I love Christmas trees. I love the way they look, the way they smell, and just the overall holiday joy they bring to life. That said, actually having a Christmas tree, in my own home, is a giant pain in the ass.
First of all, there is the space issue. Ryan and I reside in a home that has 950 square feet of livable space. Now, while that is big for an Ikea display, it is really pretty small for a home containing two adults, a baby, all of the baby's crap, a cat, a dog, and an insane kitten. In normal conditions it is pretty easy to feel like all of our belongings are slowly suffocating us. We are constantly in a state of "clearing out." Really, we have been mistaken for Buddhists. The only thing that gives us away is how I treat other people. So, you can only imagine how much more cramped it feels with a seven foot tall, fully decorated Christmas tree right in the middle of it. On the up side, the house is so small that the tree makes every room smell delicious. On the down side, it feels like we are always squeezing past the damn tree. It's like living in the "Santaland Diaries."
Second, there is the issue of needles. I am not a fake tree person. Ryan is not a fake tree person. Meg and Sally might prefer fake trees, but they don't get votes. So, the tree that we have in our house was at one point alive, and slowly dying, and drying out, as it fill us with the spirit of Christmas. That means every day it is dropping needles. Lots and lots of needles. And it is dropping them right on my clean floor. I think everyone has one chore that they are especially OCD about, and mine is keeping the floors clean. While the Christmas tree is up I practically live with the broom, and the vacuum is never allowed to go back in the basement, which just creates more clutter, and more stress.
Oh, and don't even get me started on actually getting the tree, putting it up, and taking it down. We'll just consider that collateral aggravation. And we won't even talk about the additional problems caused by having a cat that is possibly paranoid schizophrenic, since those are special circumstances I have subjected myself to, and that no sane person would mimic.

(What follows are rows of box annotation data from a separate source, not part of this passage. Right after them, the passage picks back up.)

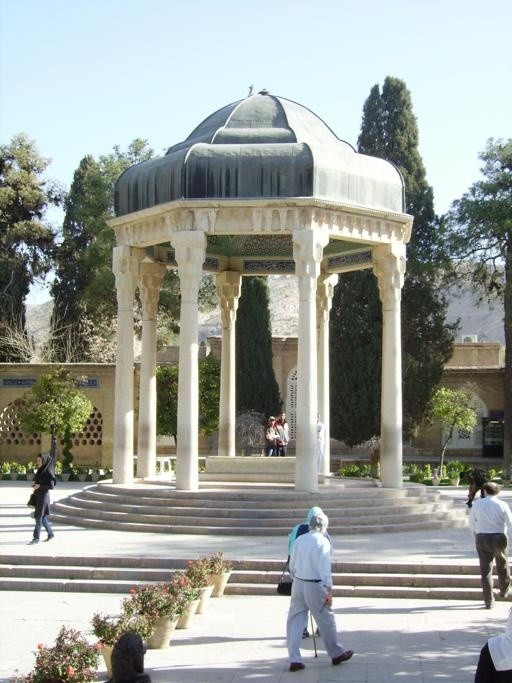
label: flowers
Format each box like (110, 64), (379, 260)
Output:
(5, 549), (235, 682)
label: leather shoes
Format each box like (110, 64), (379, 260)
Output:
(332, 650), (354, 665)
(289, 663), (305, 672)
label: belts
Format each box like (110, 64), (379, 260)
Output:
(295, 579), (322, 583)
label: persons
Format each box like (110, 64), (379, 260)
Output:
(287, 504), (334, 638)
(467, 480), (511, 610)
(27, 453), (56, 546)
(105, 630), (151, 682)
(458, 466), (489, 507)
(264, 415), (281, 456)
(285, 512), (355, 672)
(473, 601), (511, 682)
(275, 411), (291, 456)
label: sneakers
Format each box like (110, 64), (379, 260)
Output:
(301, 627), (321, 637)
(500, 584), (510, 599)
(485, 596), (494, 609)
(27, 538), (39, 544)
(44, 535), (54, 542)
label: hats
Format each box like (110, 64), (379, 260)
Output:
(269, 416), (275, 421)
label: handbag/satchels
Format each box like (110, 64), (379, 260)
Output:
(27, 493), (35, 508)
(277, 581), (292, 596)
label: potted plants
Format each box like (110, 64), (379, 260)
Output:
(406, 458), (465, 487)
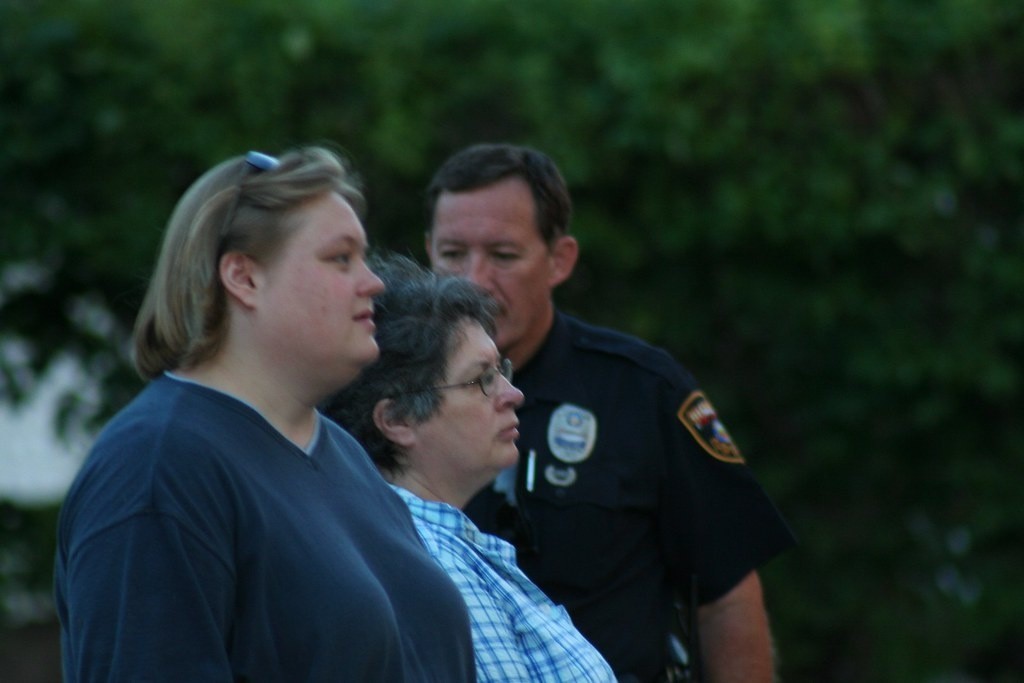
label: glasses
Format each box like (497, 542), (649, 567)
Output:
(218, 150), (280, 248)
(402, 357), (512, 396)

I almost wish we could go back to the days when Ryan and I stuck a ribbon on a lamp and called it our tree. Of course, that led to ridicule from an 8-year old (Hi, Josie, "Hey Dad, that's their tree" still rings in my ears) and I don't think I could bear that again.
Thank God we don't have to do this for Easter. Of course, with that holiday you just have to hope you find all the eggs. Because one left behind won't smell as pretty as a Christmas tree -- and will leave an even bigger mess.